=== SOURCE PASSAGE ===
# A beautiful thing just happened



## Xhale (24/4/15)

I live very near a road with a 40mph limit, but it is long and straight and it isnt uncommon for people to speed a bit. Not the end of the world.
The council built an underpass/tunnell so that kids could walk under the road to cross it, but as things happen, someone got assaulted there at some point late at night about 10 years ago, so they got super clever and stuck a traffic light and a pedestrian crossing, and closed the underpass. What this now means is that 2600 children cross this road twice a day to get to the big school across the road. Sometimes it gets a bit noisy and screamy

Anyway last Saturday this happened.
http://www.ilfordrecorder.co.uk/new...l_collision_leave_tributes_at_scene_1_4040010
In case the link doesnt work, a 20yo and his 16yo passenger on a motorcycle were killed when they hit a pedestrian going across the new pedestrian crossing (who knows who was wrong or who was right, the motorcyclists are dead and rumour has it the pedestrian had his legs amputated at the scene). The road was closed for about 7 hours and we had helicopters landing in the park next door and all kak and drama you can imagine.

=== COLLECTED DATA ===
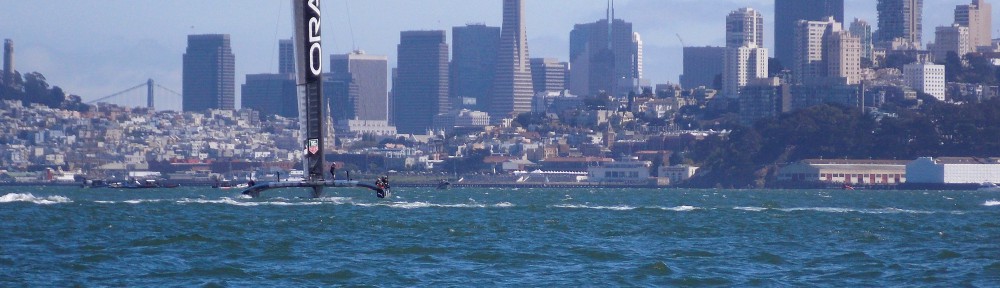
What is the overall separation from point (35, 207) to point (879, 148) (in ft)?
447

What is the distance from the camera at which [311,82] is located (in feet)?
160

=== PROBLEM REQUIREMENTS ===
Please repeat the forum post starting at "# A beautiful" and ending at "of the world.", swapping "road" for "street".

=== CORRECT RESULT ===
# A beautiful thing just happened



## Xhale (24/4/15)

I live very near a street with a 40mph limit, but it is long and straight and it isnt uncommon for people to speed a bit. Not the end of the world.